[Records to process]
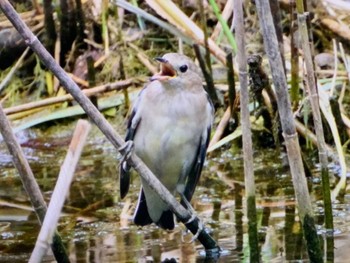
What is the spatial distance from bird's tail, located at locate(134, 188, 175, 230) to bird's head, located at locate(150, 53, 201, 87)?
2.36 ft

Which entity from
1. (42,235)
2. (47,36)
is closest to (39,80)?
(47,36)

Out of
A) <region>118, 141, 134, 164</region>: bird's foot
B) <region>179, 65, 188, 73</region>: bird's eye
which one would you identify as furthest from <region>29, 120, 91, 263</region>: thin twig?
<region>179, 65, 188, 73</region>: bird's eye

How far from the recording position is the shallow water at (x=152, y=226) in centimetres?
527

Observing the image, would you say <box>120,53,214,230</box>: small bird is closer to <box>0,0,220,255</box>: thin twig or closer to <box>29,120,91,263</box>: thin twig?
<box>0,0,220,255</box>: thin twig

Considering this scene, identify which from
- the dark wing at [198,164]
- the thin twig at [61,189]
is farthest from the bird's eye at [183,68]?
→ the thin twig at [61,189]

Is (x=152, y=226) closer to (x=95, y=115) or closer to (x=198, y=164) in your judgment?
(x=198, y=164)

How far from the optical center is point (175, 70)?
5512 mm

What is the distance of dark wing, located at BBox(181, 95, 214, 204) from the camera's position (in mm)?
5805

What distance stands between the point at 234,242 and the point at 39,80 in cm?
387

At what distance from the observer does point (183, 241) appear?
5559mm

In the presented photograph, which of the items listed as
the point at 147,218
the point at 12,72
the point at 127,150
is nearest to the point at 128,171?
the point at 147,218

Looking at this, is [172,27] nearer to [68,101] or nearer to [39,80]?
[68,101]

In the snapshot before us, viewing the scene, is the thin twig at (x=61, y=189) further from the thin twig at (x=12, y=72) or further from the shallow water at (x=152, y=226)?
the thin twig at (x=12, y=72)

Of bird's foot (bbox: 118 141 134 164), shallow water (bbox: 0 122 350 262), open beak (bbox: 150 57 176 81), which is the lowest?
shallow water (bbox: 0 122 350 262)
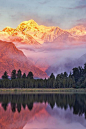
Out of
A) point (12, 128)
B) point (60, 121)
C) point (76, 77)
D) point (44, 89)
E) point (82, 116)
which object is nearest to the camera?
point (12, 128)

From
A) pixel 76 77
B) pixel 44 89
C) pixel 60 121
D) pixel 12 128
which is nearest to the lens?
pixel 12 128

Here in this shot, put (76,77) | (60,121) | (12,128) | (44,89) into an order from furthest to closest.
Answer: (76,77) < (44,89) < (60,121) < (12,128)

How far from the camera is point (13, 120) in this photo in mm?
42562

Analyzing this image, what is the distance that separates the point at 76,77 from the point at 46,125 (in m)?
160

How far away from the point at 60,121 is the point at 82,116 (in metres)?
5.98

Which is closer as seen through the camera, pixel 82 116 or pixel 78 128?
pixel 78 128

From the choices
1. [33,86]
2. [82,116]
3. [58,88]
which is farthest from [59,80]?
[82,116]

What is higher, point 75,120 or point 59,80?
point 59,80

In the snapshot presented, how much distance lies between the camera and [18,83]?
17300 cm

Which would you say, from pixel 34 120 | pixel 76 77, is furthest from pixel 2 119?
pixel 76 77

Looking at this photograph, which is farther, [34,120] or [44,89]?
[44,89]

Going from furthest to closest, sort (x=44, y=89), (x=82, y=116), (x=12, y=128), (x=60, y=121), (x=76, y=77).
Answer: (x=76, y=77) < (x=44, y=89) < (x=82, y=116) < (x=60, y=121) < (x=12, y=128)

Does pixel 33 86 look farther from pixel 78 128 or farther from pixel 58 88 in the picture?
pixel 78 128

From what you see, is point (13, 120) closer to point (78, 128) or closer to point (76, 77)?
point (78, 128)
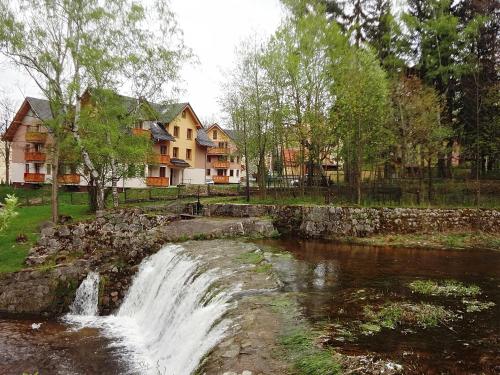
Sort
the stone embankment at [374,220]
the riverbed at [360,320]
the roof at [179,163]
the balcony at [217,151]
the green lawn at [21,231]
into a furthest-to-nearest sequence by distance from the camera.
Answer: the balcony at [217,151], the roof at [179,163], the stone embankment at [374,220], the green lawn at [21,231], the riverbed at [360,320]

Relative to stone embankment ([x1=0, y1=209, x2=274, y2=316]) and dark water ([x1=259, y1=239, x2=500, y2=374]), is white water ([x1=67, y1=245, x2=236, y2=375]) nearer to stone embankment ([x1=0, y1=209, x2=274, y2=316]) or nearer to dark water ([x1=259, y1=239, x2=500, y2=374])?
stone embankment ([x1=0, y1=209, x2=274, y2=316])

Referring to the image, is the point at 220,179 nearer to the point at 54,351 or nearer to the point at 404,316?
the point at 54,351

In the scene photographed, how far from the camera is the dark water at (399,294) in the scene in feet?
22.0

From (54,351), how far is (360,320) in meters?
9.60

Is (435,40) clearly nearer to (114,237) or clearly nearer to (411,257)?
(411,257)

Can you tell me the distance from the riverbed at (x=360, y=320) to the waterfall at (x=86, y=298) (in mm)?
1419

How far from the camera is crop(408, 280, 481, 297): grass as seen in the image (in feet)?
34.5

[What to produce] Omit every picture, then reproduce the rest of the listing exactly.

[Solution to the problem]
What is the spatial distance from bird's tail, located at locate(134, 188, 175, 230) to bird's head, located at locate(150, 53, 201, 87)?
2.36 ft

Which entity from
1. (42,235)
2. (47,36)
is closest to (39,80)?
(47,36)

Out of
A) <region>118, 141, 134, 164</region>: bird's foot
B) <region>179, 65, 188, 73</region>: bird's eye
which one would you identify as furthest from <region>29, 120, 91, 263</region>: thin twig?
<region>179, 65, 188, 73</region>: bird's eye

How far from the recording position is the shallow water at (x=152, y=226) in centimetres?
527

Observing the image, would you say <box>120,53,214,230</box>: small bird is closer to <box>0,0,220,255</box>: thin twig or closer to <box>29,120,91,263</box>: thin twig?
<box>0,0,220,255</box>: thin twig

Considering this scene, identify which from
- the dark wing at [198,164]
- the thin twig at [61,189]
is farthest from the bird's eye at [183,68]?
→ the thin twig at [61,189]

Is (x=152, y=226) closer to (x=95, y=115) or closer to (x=198, y=164) in your judgment?
(x=198, y=164)

How far from the optical center is point (175, 70)?
5512 mm

What is the distance of dark wing, located at BBox(181, 95, 214, 204) from the camera's position (in mm)?
5805

What distance stands between the point at 234,242 and the point at 39,80 in cm?
387

At what distance from the observer does point (183, 241) appear?
5559mm

In the presented photograph, which of the items listed as
the point at 147,218
the point at 12,72
the point at 127,150
is nearest to the point at 128,171?
the point at 147,218

Looking at this, is [172,27] nearer to [68,101] or nearer to [39,80]?
[68,101]

In the snapshot before us, viewing the scene, is the thin twig at (x=61, y=189) further from the thin twig at (x=12, y=72) or further from the shallow water at (x=152, y=226)?
the thin twig at (x=12, y=72)

Of bird's foot (bbox: 118 141 134 164), shallow water (bbox: 0 122 350 262), open beak (bbox: 150 57 176 81), which is the lowest?
shallow water (bbox: 0 122 350 262)
Out of
A) point (12, 128)
B) point (60, 121)
C) point (76, 77)
D) point (44, 89)
E) point (82, 116)
which object is nearest to the camera?
point (12, 128)

From
A) pixel 76 77
B) pixel 44 89
C) pixel 60 121
D) pixel 12 128
which is nearest to the lens?
pixel 12 128

Here in this shot, put (76,77) | (60,121) | (12,128) | (44,89) into an order from furthest to closest.
Answer: (76,77) < (44,89) < (60,121) < (12,128)

How far from the camera is point (13, 120) in this photo in mm?
42562

Analyzing this image, what is the distance that separates the point at 76,77 from the point at 46,125 (in m)?
160

How far away from the point at 60,121 is the point at 82,116 (in metres)?
5.98

Which is closer as seen through the camera, pixel 82 116 or pixel 78 128?
pixel 78 128

From the choices
1. [33,86]
2. [82,116]
3. [58,88]
which is farthest from [59,80]?
[82,116]

What is higher, point 75,120 or point 59,80?
point 59,80

In the snapshot presented, how much distance lies between the camera and [18,83]?
17300 cm

Which would you say, from pixel 34 120 | pixel 76 77, is furthest from pixel 2 119?
pixel 76 77

Looking at this photograph, which is farther, [34,120] or [44,89]?
[44,89]

Going from furthest to closest, sort (x=44, y=89), (x=82, y=116), (x=12, y=128), (x=60, y=121), (x=76, y=77).
Answer: (x=76, y=77) < (x=44, y=89) < (x=82, y=116) < (x=60, y=121) < (x=12, y=128)

Does pixel 33 86 look farther from pixel 78 128 or farther from pixel 58 88 in the picture?
pixel 78 128

From what you see, is point (13, 120) closer to point (78, 128) or closer to point (76, 77)?
point (78, 128)
Sort
the stone embankment at [374,220]
the riverbed at [360,320]
the roof at [179,163]
the balcony at [217,151]
the green lawn at [21,231]
into a furthest-to-nearest sequence by distance from the camera.
Answer: the balcony at [217,151], the roof at [179,163], the stone embankment at [374,220], the green lawn at [21,231], the riverbed at [360,320]

Relative to stone embankment ([x1=0, y1=209, x2=274, y2=316]) and dark water ([x1=259, y1=239, x2=500, y2=374]), is white water ([x1=67, y1=245, x2=236, y2=375]) nearer to stone embankment ([x1=0, y1=209, x2=274, y2=316]) or nearer to dark water ([x1=259, y1=239, x2=500, y2=374])?
stone embankment ([x1=0, y1=209, x2=274, y2=316])

Referring to the image, is the point at 220,179 nearer to the point at 54,351 or nearer to the point at 404,316?
the point at 54,351

In the scene photographed, how far from the camera is the dark water at (399,294) in the scene in feet?
22.0

From (54,351), how far is (360,320) in meters?
9.60

Is (435,40) clearly nearer to (114,237) or clearly nearer to (411,257)?
(411,257)

Can you tell me the distance from the riverbed at (x=360, y=320) to the waterfall at (x=86, y=298) (in mm)?
1419

How far from the camera is crop(408, 280, 481, 297): grass as seen in the image (in feet)?
34.5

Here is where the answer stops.